Les patrons ont entamé les discussions sur les chapeaux de roues, rappelant à l’ordre les députés sur leur vision un peu étroite du débat. « Il faut avoir une vision mondiale de l’énergie », a lancé Philippe Boisseau, l’un des directeurs de Total qui s’exprimait au nom de son PDG Christophe de Margerie. « La demande augmentera peu en Europe mais beaucoup dans les autres pays du monde », a-t-il dit. Il estime que d’ici dix ans, l’énergie sera devenue « rare » et donc « chère », signalant que la consommation de pétrole n’augmentera plus, faute de production suffisante.

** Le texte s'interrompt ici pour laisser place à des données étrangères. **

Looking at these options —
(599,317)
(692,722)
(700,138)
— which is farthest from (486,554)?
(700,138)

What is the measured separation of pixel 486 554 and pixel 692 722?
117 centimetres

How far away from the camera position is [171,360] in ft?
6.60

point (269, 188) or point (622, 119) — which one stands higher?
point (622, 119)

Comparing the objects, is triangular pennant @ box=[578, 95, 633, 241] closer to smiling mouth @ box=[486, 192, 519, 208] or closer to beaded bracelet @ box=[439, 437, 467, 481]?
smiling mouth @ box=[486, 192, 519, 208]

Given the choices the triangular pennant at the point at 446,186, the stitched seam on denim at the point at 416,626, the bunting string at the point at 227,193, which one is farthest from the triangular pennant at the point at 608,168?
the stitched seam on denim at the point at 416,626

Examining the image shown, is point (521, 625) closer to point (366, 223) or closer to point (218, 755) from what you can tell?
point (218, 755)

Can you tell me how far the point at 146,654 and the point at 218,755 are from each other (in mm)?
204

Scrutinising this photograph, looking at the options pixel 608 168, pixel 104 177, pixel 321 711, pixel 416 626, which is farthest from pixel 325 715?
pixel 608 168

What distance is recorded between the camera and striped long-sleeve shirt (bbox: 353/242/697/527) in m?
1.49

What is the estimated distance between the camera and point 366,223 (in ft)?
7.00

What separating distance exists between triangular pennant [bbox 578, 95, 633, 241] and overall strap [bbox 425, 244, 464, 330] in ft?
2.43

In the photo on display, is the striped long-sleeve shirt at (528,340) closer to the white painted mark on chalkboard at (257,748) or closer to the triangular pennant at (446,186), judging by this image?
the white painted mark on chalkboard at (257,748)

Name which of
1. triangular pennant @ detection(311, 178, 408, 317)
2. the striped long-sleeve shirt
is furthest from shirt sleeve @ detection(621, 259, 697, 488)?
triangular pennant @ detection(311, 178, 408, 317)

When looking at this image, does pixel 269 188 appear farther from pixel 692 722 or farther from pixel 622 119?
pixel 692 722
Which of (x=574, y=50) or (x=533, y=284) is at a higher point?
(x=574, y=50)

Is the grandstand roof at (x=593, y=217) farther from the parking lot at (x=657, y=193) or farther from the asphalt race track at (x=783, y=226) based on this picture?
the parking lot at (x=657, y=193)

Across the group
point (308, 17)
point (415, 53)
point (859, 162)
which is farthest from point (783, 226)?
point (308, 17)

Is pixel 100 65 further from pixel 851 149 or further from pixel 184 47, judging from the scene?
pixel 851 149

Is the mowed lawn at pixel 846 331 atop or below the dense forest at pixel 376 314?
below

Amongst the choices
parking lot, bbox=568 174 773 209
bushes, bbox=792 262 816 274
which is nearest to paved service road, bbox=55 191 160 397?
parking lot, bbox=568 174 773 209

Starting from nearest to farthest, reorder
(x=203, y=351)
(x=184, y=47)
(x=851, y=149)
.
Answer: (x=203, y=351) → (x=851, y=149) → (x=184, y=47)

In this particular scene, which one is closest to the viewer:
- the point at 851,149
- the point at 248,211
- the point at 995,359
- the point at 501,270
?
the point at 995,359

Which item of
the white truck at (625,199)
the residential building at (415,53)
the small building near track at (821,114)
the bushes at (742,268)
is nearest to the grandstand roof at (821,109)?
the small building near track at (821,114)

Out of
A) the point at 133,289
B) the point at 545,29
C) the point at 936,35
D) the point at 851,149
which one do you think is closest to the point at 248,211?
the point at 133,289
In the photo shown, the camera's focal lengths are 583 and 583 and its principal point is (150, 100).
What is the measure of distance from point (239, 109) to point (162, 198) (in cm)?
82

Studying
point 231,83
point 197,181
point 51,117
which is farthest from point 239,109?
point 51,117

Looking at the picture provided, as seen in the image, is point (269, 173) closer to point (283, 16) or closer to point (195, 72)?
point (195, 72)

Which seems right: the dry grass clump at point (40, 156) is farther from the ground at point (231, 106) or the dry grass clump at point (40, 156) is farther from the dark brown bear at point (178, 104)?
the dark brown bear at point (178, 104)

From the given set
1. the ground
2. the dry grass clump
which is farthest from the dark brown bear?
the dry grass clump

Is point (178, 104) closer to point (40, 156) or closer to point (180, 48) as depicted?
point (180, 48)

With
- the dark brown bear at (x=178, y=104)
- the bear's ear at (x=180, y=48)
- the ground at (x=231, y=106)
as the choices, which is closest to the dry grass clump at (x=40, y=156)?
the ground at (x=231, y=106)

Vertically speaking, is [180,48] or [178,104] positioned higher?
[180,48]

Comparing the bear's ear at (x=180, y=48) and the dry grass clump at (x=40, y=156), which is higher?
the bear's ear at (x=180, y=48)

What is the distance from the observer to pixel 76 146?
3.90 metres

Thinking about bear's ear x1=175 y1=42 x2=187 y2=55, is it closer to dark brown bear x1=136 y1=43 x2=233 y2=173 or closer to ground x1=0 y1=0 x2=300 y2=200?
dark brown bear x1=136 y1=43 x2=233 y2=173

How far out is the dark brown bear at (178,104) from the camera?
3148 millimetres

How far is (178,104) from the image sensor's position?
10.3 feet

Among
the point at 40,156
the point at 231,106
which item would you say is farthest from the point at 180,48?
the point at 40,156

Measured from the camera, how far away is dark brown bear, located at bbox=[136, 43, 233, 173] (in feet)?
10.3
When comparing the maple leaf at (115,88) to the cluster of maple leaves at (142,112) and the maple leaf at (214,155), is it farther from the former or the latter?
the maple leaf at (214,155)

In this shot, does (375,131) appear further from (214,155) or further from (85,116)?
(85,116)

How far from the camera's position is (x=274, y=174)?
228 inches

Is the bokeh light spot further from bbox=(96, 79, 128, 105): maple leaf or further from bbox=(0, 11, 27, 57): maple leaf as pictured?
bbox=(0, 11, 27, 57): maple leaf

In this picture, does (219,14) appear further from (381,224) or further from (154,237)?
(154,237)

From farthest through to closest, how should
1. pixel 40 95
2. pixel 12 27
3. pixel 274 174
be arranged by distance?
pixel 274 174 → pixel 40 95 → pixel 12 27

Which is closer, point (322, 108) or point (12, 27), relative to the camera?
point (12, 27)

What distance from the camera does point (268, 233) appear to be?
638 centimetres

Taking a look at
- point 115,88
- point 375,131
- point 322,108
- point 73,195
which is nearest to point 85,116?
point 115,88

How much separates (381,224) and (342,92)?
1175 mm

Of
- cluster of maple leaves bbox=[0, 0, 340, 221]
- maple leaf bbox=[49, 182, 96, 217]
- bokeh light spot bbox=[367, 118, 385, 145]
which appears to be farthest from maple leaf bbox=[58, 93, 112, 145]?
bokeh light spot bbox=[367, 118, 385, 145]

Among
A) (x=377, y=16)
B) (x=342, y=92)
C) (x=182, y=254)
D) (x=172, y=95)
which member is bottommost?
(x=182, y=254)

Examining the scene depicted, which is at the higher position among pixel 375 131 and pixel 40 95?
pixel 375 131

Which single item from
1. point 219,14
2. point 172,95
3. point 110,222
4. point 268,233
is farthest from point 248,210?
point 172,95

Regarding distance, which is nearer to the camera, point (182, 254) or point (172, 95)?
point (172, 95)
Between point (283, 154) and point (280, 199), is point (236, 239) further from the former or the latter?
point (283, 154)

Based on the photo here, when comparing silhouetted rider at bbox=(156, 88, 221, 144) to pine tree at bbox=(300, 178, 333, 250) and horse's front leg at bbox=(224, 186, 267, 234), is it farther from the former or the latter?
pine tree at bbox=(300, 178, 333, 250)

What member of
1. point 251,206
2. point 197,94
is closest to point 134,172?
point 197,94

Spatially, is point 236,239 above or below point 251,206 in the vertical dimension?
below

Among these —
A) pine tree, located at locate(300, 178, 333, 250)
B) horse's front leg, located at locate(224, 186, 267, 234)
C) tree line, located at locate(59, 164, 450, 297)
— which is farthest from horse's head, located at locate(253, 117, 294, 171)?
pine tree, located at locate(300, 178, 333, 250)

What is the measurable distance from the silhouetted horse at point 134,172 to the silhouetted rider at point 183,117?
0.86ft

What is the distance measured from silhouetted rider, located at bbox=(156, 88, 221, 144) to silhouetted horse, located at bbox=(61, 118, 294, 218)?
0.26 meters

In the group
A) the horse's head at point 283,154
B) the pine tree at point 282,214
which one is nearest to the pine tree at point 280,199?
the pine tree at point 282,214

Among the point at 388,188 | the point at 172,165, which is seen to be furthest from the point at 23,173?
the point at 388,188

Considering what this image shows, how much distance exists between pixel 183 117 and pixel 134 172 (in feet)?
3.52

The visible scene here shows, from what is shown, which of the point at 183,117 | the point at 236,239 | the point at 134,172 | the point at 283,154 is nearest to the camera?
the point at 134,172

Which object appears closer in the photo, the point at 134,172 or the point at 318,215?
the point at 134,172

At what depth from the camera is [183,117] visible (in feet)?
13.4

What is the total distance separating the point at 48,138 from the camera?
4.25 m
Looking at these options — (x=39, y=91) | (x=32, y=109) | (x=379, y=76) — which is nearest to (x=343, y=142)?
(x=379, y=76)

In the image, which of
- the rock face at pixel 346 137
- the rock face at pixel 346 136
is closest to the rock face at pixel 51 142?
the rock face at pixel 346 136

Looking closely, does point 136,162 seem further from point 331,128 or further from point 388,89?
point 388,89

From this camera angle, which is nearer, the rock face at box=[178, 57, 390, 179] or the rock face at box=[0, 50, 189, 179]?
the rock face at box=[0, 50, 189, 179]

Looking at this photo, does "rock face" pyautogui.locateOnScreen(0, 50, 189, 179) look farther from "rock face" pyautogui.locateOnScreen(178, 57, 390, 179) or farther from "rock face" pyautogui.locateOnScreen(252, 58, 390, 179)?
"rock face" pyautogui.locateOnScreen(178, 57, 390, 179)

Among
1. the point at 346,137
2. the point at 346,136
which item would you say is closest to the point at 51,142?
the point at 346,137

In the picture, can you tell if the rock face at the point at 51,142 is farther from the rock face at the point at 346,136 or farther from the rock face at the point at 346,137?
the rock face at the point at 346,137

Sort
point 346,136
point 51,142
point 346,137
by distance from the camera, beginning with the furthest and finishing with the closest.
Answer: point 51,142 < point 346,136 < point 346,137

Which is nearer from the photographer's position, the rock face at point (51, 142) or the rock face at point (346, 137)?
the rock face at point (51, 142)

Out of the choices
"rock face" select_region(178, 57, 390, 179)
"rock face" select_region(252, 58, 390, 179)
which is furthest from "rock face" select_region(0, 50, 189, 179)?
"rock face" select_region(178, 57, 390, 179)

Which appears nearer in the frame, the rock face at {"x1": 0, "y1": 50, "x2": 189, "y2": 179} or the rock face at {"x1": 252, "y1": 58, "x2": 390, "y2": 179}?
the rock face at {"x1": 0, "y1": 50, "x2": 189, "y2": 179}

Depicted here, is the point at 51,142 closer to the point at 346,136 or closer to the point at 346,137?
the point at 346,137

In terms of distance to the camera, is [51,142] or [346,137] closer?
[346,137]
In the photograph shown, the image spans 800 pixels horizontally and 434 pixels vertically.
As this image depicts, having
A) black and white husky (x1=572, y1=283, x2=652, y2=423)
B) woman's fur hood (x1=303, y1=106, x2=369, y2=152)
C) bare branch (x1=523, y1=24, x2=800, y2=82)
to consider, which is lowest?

Il n’a pas attendu très longtemps pour se faire tancer par le député de gauche de l’Oise, Patrice Carvalho. Rappelant que mercredi sera l’anniversaire du naufrage de l’Erika, il a fustigé le pétrolier de faire naviguer « des rafiots » et de pratiquer « les prix du carburant les plus élevés de France tout en abandonnant les stations-services ».
« Il y aura à l’avenir plus de pétrole et de gaz qu’aujourd’hui »
Son voisin Philippe Plisson, député de Gironde, a tenté de recentrer les échanges sur l’efficacité énergétique et son coût. Mais la réponse du vice-président de GDF Suez a été tout aussi cinglante. « Il faut aider les Français à isoler leur logement », a jugé Jean-François Cirelli, « car cela coûte 10.000 à 15.000 euros pour les passoires thermiques ». Volubile et direct, il n’a pas hésité non plus à interpeller fermement la représentation nationale. « Vous devez accepter l’arbitrage entre la transition énergétique et l’augmentation des prix. Jusqu’où êtes-vous prêt à assumer son coût? ».
Représentant de l’Union française de l’électricité (UFE), son président Robert Durdilly a estimé, dans un silence de mort, que le passage à 40% d’énergies renouvelables couteraient 420 milliards d’euros d’ici 2030. Un chiffre qui n’a pas manqué de faire réagir le député EELV de Paris, Denis Baupin. « Si l’on intègre tous les coûts, comme le risque d’un accident nucléaire ou de la pénurie de pétrole, les énergie vertes sont moins chères que le gaz! ».
Est alors venu le moment tant attendu de parler du gaz de schiste, un sujet lancé par Olivier Falorni (Charente-Maritime) et Sophie Errante (Loire-Atlantique). Si Total opte depuis quelques mois pour la politique du silence – « le débat est clos pour nous » a estimé Philippe Boisseau -, le numéro deux de GDF Suez n’a pas hésité à se lancer dans la bataille. « C’est très compliqué d’en parler en ce moment en France. Les industriels s’adapteront et on peut sûrement améliorer la fracturation hydraulique », a-t-il concédé. Mais soucieux de sortir du débat franco-français, il a rappelé que le gaz de schiste était une vraie révolution aux Etats-Unis. « Ils sont indépendants en gaz et, du coup, exportent leur charbon qui devient bon marché pour les européens! » Médusés par ce paradoxe, les députés ont tous concédé qu’il y avait un problème sur les émissions de gaz à effet de serre (CO2) en Europe. « Ça ne va pas plaire à tout le monde mais les réserves mondiales de gaz sont passées de 60 à 250 ans. Il y aura à l’avenir plus de pétrole et de gaz qu’aujourd’hui ». Drôle de transition énergétique.